**ASSIGNMENT**: Everything in the data gets repeated exactly, except for the pictures.

**MATERIAL FOR THIS TASK**:
────

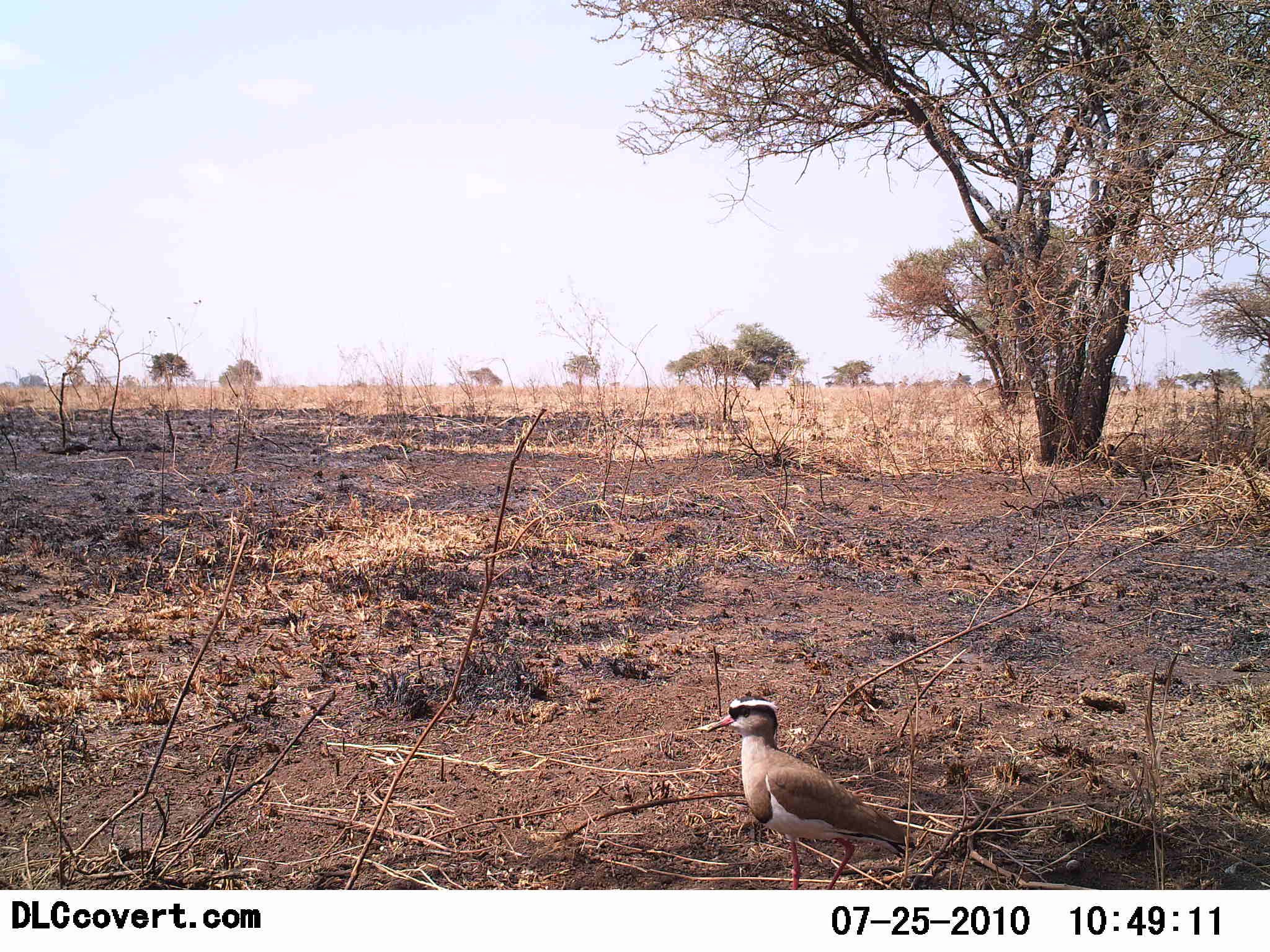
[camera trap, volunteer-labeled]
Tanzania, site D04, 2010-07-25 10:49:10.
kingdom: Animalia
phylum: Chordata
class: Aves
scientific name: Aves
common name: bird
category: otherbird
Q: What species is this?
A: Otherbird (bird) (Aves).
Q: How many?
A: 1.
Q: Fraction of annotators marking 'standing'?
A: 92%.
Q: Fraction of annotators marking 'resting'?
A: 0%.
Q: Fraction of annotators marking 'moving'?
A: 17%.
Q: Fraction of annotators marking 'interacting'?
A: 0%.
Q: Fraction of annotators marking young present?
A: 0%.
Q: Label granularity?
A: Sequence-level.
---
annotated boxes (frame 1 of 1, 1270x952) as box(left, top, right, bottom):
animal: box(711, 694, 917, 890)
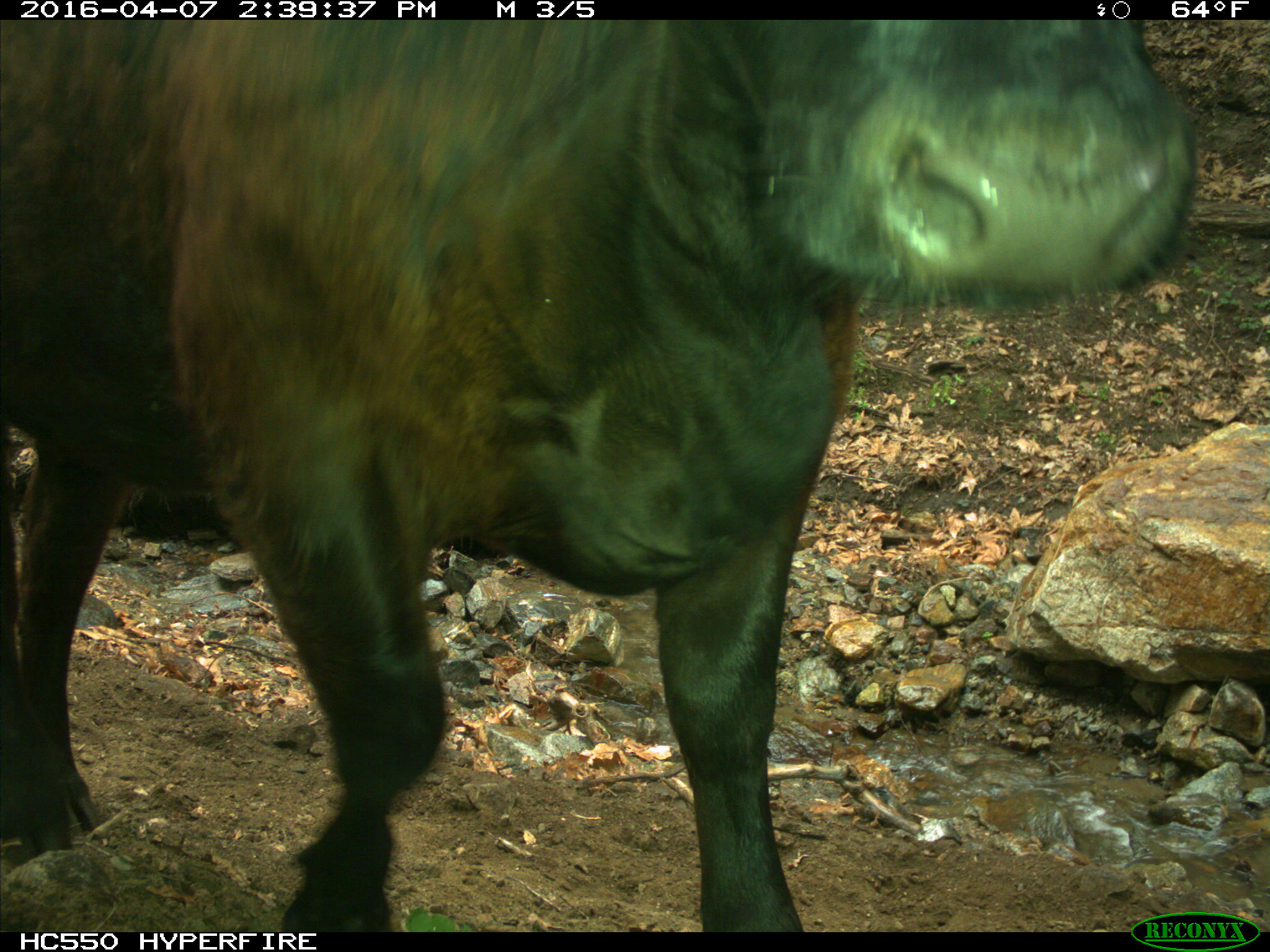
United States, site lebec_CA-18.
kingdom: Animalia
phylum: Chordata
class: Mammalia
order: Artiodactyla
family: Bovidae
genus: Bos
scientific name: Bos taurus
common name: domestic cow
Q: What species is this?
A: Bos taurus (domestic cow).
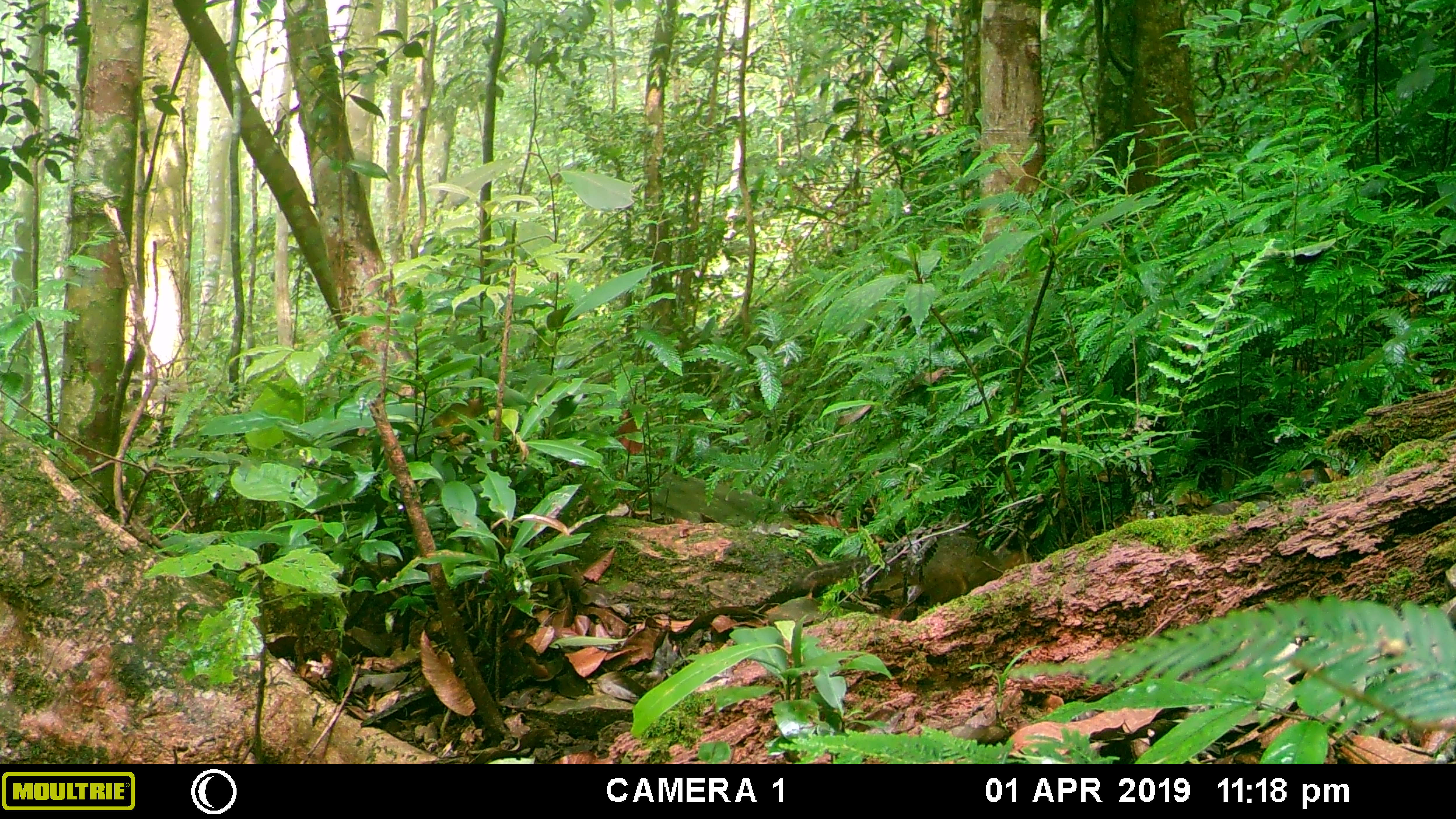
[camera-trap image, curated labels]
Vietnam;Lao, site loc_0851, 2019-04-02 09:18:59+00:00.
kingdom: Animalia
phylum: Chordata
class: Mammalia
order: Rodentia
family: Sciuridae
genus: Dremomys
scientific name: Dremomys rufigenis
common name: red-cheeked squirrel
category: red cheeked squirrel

────

**ANSWER**:
[camera trap, volunteer-labeled]
Tanzania, site D04, 2010-07-25 10:49:10.
kingdom: Animalia
phylum: Chordata
class: Aves
scientific name: Aves
common name: bird
category: otherbird
Q: What species is this?
A: Otherbird (bird) (Aves).
Q: How many?
A: 1.
Q: Fraction of annotators marking 'standing'?
A: 92%.
Q: Fraction of annotators marking 'resting'?
A: 0%.
Q: Fraction of annotators marking 'moving'?
A: 17%.
Q: Fraction of annotators marking 'interacting'?
A: 0%.
Q: Fraction of annotators marking young present?
A: 0%.
Q: Label granularity?
A: Sequence-level.
---
annotated boxes (frame 1 of 1, 1270x952) as box(left, top, right, bottom):
animal: box(711, 694, 917, 890)
United States, site lebec_CA-18.
kingdom: Animalia
phylum: Chordata
class: Mammalia
order: Artiodactyla
family: Bovidae
genus: Bos
scientific name: Bos taurus
common name: domestic cow
Q: What species is this?
A: Bos taurus (domestic cow).
[camera-trap image, curated labels]
Vietnam;Lao, site loc_0851, 2019-04-02 09:18:59+00:00.
kingdom: Animalia
phylum: Chordata
class: Mammalia
order: Rodentia
family: Sciuridae
genus: Dremomys
scientific name: Dremomys rufigenis
common name: red-cheeked squirrel
category: red cheeked squirrel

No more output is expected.